• _TEXTO_

——

Antes eran fotos de protocolo: el presidente con la banda o con sus ministros o al regreso de un viaje. Todas documentales, ninguna fotografía puesta para atraer la voluntad política de nadie.
Ningún afiche que invocase algo por fuera de lo protocolar, ninguna intimidad: ni la risa seductora ni el gesto cariñoso ni la mirada cómplice. A lo sumo, la imagen de Marcelo T. de Alvear en un estadio de fútbol, dando el puntapié inicial, casi como si estuviera firmando un decreto, con la misma rigidez y la misma severidad. Perón pone su risa en primer plano y entonces la risa es política, y el afiche de su risa se reproduce a montones. En el retrato oficial, pintado al óleo por el artista Numa Ayrinhac en 1949, Perón se ríe al lado de Eva, que también se ríe. Inédito: en ninguno de los retratos de los presidentes anteriores se incluyó a su esposa y ninguno de esos presidentes está riéndose.

——

• _MATERIAL_
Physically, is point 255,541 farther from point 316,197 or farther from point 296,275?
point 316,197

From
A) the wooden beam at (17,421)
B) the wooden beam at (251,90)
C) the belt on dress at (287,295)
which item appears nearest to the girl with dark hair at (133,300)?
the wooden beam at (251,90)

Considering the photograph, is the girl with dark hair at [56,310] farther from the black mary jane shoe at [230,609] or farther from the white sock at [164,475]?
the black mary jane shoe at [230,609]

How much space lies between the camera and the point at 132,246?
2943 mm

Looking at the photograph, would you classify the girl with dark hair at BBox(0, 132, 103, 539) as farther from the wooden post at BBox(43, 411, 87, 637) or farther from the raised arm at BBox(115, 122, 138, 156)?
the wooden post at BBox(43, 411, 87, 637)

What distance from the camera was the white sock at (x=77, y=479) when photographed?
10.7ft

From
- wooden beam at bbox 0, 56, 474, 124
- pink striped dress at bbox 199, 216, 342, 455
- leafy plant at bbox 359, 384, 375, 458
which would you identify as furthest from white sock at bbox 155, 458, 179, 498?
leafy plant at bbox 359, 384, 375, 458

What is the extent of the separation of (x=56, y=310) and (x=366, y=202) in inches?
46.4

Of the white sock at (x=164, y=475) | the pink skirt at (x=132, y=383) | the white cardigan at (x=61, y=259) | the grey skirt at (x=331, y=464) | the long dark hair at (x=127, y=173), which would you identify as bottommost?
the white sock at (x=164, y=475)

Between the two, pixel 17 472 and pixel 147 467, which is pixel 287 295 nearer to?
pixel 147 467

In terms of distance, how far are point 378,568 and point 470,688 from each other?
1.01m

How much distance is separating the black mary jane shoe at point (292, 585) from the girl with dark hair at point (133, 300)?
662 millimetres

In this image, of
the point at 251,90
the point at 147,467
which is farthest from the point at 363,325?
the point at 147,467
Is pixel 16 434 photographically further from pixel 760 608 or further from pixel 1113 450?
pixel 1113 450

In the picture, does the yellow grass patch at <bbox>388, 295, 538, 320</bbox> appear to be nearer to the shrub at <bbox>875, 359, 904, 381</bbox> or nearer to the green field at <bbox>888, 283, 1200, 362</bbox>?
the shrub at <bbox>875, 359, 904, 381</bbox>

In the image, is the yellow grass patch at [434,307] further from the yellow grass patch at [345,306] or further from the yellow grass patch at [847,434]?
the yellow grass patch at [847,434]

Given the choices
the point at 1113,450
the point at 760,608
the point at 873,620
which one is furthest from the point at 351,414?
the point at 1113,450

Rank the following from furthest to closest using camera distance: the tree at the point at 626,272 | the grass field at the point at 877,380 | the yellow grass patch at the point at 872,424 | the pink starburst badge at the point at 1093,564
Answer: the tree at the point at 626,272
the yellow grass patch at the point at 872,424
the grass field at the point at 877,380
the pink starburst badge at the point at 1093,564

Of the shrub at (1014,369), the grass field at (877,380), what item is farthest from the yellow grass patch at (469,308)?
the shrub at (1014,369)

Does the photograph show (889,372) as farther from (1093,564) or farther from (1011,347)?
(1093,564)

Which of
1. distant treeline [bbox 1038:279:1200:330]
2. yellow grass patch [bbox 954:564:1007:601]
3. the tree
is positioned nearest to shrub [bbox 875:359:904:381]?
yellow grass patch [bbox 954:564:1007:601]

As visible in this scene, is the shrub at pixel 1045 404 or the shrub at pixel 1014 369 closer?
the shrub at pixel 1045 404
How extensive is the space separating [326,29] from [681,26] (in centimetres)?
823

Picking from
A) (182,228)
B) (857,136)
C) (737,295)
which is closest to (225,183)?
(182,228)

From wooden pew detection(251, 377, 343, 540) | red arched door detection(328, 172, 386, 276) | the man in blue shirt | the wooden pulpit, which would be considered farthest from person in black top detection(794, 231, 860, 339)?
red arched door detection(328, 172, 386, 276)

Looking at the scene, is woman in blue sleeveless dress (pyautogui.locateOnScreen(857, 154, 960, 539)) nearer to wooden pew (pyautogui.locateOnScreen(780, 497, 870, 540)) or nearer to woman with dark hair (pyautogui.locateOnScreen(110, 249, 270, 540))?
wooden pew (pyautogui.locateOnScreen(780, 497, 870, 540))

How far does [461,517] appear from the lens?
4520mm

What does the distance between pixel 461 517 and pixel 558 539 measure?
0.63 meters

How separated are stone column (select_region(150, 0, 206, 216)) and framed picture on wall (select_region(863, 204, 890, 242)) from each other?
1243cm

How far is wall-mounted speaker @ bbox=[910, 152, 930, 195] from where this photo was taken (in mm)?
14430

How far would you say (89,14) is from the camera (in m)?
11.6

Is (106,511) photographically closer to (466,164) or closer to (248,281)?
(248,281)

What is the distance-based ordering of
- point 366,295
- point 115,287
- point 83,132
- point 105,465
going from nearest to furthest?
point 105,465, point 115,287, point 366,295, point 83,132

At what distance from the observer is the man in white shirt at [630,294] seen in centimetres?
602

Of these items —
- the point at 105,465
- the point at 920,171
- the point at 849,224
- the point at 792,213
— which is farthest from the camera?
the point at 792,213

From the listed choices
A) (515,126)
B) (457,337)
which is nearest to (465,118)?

——

• _TAREAS DEL EJERCICIO_
A - Responde estas preguntas según el texto sobre los retratos presidenciales:
(i) ¿Quién pintó el retrato oficial de Perón y en qué año?
(ii) ¿Dónde aparece Marcelo T. de Alvear en la imagen que se menciona y qué está haciendo?
(iii) ¿Quién está junto a Perón en ese retrato oficial?
B - Enumera las situaciones en que, según el texto sobre los retratos presidenciales, se mostraba al presidente en las antiguas fotos de protocolo.
C - Prosigue el texto sobre los retratos presidenciales a partir de su última oración.

• _RESULTADOS POR TAREA_
A -
(i) Lo pintó al óleo el artista Numa Ayrinhac en 1949.
(ii) Aparece en un estadio de fútbol, dando el puntapié inicial.
(iii) Está Eva, que también se ríe.

B -
- Con la banda
- Con sus ministros
- Al regreso de un viaje

C -
La misma excitabilidad en la imagen es la que tiene en sus discursos, una exposición de conquista, la imperiosa condición de llegar a los otros. El afiche con la imagen de Perón adquiere cierta autonomía: importa la publicidad, sí, pero es más grande la afectividad que produce, la intimidad en la que se inscribe en la población, la religiosidad y el misticismo que va adquiriendo con el tiempo. Los afiches se vuelven estampas, o el signo sin mediaciones de una pertenencia política o de una identidad de clase.
El peronismo y el mismo Perón se presentan como una instancia inaugural de la historia argentina. Un antes y un después, un pasado de oprobios y un futuro hecho con otra argamasa social.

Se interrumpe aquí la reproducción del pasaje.